Negli Sati Uniti sta per partire una nuova sperimentazione  nella lotta al Coronavirus, la notizia è stata riportata dal New York Times, che riferisce di un nuovo studio clinico pronto per essere testato su pazienti positivi al Coronavirus

Nelle prossime settimane la Celularity, società di ricerca americana con sede nel New Jersey, testerà su un campione di 86 pazienti adulti affetti da Covid-19, l’uso di cellule staminali raccolte dalla placenta. La sperimentazione verrà effettuata su soggetti nei quali è stata diagnosticata un’infezione da Covid-19 allo stadio iniziale.




Il trattamento consisterebbe nell’utilizzo di cellule staminali, le Natural Killer, normalmente contenute nella placenta e sviluppate dal feto nel grembo materno come prima linea di difesa contro le eventuali infezioni che la madre potrebbe contrarre durante la gravidanza.

Secondo il fondatore e amministratore delegato della società, Robert Hariri, non si tratterebbe di una cura, ma piuttosto di una terapia preventiva che ha lo scopo di contenere l’infezione impedendole di evolversi in uno stadio più grave. I pazienti trattati con questo metodo, nell’ipotesi degli scienziati della Celularity, dovrebbero sviluppare una malattia con sintomi più lievi e con un decorso più rapido.
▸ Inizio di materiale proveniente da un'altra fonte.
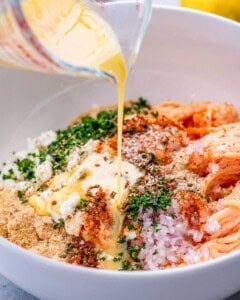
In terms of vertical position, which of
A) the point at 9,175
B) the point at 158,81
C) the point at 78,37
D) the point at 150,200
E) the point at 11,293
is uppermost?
the point at 78,37

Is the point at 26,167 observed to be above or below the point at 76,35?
below

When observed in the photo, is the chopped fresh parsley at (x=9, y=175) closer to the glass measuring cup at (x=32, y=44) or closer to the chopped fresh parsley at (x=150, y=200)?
the chopped fresh parsley at (x=150, y=200)

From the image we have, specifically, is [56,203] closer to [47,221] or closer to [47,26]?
[47,221]

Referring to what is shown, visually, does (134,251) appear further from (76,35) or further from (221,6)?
(221,6)

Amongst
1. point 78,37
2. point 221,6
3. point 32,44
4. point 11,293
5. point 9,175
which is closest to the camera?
point 32,44

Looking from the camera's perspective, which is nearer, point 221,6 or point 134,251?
point 134,251

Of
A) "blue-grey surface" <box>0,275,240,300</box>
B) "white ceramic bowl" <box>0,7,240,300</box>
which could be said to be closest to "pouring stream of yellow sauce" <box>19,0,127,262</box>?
"blue-grey surface" <box>0,275,240,300</box>

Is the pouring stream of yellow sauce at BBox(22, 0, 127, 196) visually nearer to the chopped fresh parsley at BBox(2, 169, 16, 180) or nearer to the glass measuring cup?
the glass measuring cup

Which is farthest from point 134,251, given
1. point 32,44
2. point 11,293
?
point 32,44
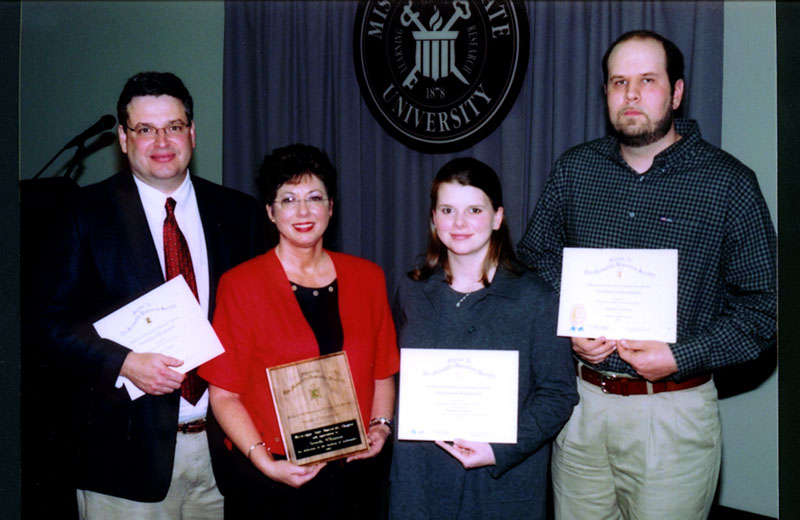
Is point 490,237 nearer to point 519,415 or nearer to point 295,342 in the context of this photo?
point 519,415

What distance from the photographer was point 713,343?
226cm

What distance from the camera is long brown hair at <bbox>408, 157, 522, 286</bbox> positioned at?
2164 millimetres

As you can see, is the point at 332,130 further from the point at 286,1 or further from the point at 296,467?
the point at 296,467

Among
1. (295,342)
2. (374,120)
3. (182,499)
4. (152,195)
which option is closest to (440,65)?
(374,120)

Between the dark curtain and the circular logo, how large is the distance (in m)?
0.08

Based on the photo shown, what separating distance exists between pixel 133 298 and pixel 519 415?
4.18 feet

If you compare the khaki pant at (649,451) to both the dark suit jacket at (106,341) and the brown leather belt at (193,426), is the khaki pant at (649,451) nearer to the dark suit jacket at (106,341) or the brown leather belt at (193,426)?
the brown leather belt at (193,426)

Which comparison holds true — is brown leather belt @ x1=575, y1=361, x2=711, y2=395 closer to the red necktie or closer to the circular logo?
the red necktie

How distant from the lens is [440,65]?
13.3ft

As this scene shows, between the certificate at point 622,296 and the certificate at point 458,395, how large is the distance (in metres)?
0.27

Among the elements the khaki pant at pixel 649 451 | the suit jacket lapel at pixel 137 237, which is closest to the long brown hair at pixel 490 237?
the khaki pant at pixel 649 451

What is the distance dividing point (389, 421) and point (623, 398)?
2.63ft

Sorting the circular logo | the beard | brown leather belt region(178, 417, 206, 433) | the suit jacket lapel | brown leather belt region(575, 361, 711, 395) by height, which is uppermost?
the circular logo

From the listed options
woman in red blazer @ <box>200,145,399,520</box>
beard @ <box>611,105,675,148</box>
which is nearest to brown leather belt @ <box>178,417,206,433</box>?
woman in red blazer @ <box>200,145,399,520</box>
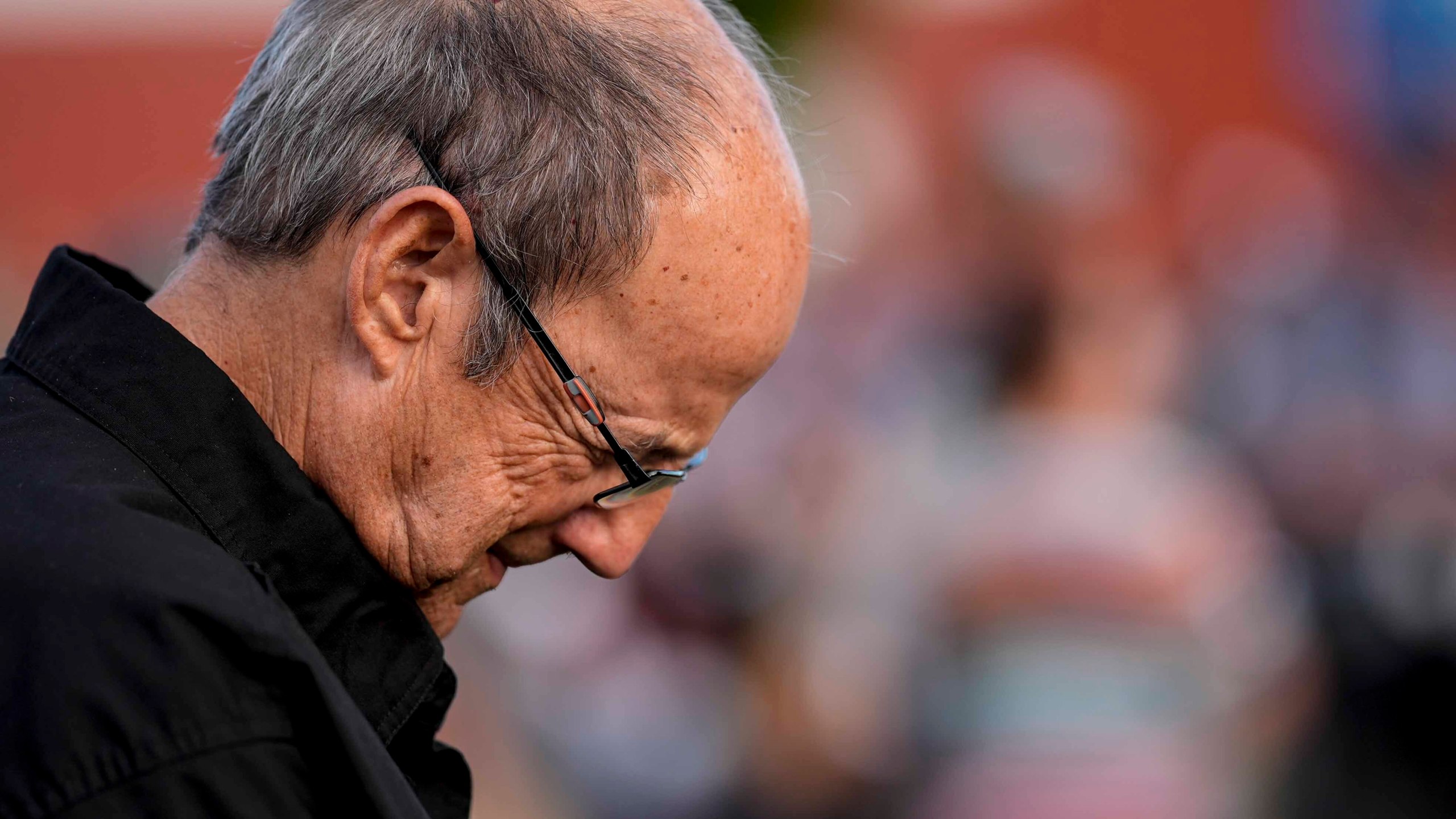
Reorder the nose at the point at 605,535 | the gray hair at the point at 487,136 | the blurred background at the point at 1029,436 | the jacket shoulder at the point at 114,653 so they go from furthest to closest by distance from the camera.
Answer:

Tuttavia non tutto il mondo scientifico è concorde. Secondo Paul Knoepfler, esperto di staminali presso l’University of California a Davis,  si potrebbe anche ingenerare un effetto contrario. Secondo lo studioso le cellule potrebbero anche inasprire la risposta immunitaria. “Non sappiamo quali potrebbero essere gli effetti di questa cura”, avverte Paul Knoepfler. Ciò potrebbe causare danni maggiori provocando la morte di tantissime cellule respiratorie.

La sperimentazione pur avendo ottenuto l’attenzione di Rudy Giuliani, avvocato personale del Presidente Donald Trump, avrà in questa prima fase una sperimentazione “anomala”, il trattamento sperimentale non sarà confrontato con una molecola placebo, per vedere se le cellule effettivamente alleggeriscono la malattia nei pazienti trattati più di quanto farebbe una cura placebo.